Given request:
Copy out word for word the rows below, from the line containing "Taking in this" through the end of the rows, with both ends included.

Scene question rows
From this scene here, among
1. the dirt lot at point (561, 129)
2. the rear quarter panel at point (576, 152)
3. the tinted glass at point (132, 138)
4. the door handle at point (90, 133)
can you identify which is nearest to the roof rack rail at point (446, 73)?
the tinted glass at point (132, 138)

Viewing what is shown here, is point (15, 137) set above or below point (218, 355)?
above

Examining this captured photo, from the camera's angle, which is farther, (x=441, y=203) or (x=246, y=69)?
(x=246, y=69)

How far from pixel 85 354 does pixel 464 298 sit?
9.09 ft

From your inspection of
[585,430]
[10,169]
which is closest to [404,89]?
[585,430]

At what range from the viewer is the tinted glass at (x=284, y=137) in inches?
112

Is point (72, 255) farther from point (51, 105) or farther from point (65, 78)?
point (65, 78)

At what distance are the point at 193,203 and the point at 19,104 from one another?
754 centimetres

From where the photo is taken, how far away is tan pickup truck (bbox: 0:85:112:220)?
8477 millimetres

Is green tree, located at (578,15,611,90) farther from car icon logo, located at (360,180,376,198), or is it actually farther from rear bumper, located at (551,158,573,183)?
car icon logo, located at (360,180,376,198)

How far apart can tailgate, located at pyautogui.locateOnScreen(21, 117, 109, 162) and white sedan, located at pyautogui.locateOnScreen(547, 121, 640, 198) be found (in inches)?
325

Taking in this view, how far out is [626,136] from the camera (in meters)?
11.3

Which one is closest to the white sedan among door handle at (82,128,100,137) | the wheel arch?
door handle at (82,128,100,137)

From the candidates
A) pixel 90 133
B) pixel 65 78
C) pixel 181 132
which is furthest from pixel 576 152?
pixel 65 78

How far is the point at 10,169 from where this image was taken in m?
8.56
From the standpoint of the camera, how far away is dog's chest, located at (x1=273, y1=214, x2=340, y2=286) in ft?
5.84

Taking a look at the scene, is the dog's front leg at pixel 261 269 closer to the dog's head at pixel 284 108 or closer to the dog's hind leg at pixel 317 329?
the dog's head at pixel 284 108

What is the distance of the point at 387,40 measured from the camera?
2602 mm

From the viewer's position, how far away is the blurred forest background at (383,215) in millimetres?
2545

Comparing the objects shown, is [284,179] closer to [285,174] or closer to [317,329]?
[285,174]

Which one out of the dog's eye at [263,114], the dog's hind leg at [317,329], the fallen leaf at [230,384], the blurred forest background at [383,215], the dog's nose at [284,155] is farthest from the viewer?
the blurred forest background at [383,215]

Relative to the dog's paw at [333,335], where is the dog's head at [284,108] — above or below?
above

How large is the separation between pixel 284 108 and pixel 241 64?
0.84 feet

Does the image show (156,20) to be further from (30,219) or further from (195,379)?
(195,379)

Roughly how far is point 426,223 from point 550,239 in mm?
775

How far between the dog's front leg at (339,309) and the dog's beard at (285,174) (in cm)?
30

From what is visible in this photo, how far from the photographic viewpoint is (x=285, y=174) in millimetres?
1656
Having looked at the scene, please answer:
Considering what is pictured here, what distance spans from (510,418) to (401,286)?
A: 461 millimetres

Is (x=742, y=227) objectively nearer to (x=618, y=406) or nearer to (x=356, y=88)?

Task output:
Taking in this view, how far out is [626,136] from the camera (in meters)?
11.3

Which one is closest to the white sedan among door handle at (82,128,100,137) | the wheel arch?
door handle at (82,128,100,137)

From the candidates
A) pixel 90 133
B) pixel 65 78
C) pixel 181 132
which is furthest from pixel 576 152?
pixel 65 78

How far is the point at 10,169 from where this image was taken in m?
8.56
From the standpoint of the camera, how far away is dog's chest, located at (x1=273, y1=214, x2=340, y2=286) in ft?
5.84

Taking a look at the scene, is the dog's front leg at pixel 261 269 closer to the dog's head at pixel 284 108 or closer to the dog's hind leg at pixel 317 329?
the dog's head at pixel 284 108

What is the distance of the point at 387,40 measured from the camera?
2602 mm

From the viewer's position, how far away is the blurred forest background at (383,215) in millimetres?
2545

Comparing the objects shown, is [284,179] closer to [285,174] or closer to [317,329]?
[285,174]

Which one out of the dog's eye at [263,114], the dog's hind leg at [317,329], the fallen leaf at [230,384], the blurred forest background at [383,215], the dog's nose at [284,155] is farthest from the viewer?
the blurred forest background at [383,215]

Relative to the dog's paw at [333,335], where is the dog's head at [284,108] — above or below?
above

How large is the separation between pixel 284 108 and pixel 241 64?
0.84 feet

Does the image show (156,20) to be further from (30,219) or further from (195,379)?
(195,379)

Roughly how far is point 426,223 from point 550,239 in mm?
775

How far between the dog's front leg at (339,309) and the dog's beard at (285,174) (in cm)?
30

From what is visible in this photo, how far from the photographic viewpoint is (x=285, y=174) in millimetres?
1656
Having looked at the scene, please answer:
Considering what is pictured here, what distance spans from (510,418) to (401,286)?
A: 461 millimetres

Is (x=742, y=227) objectively nearer to (x=618, y=406) or nearer to (x=356, y=88)?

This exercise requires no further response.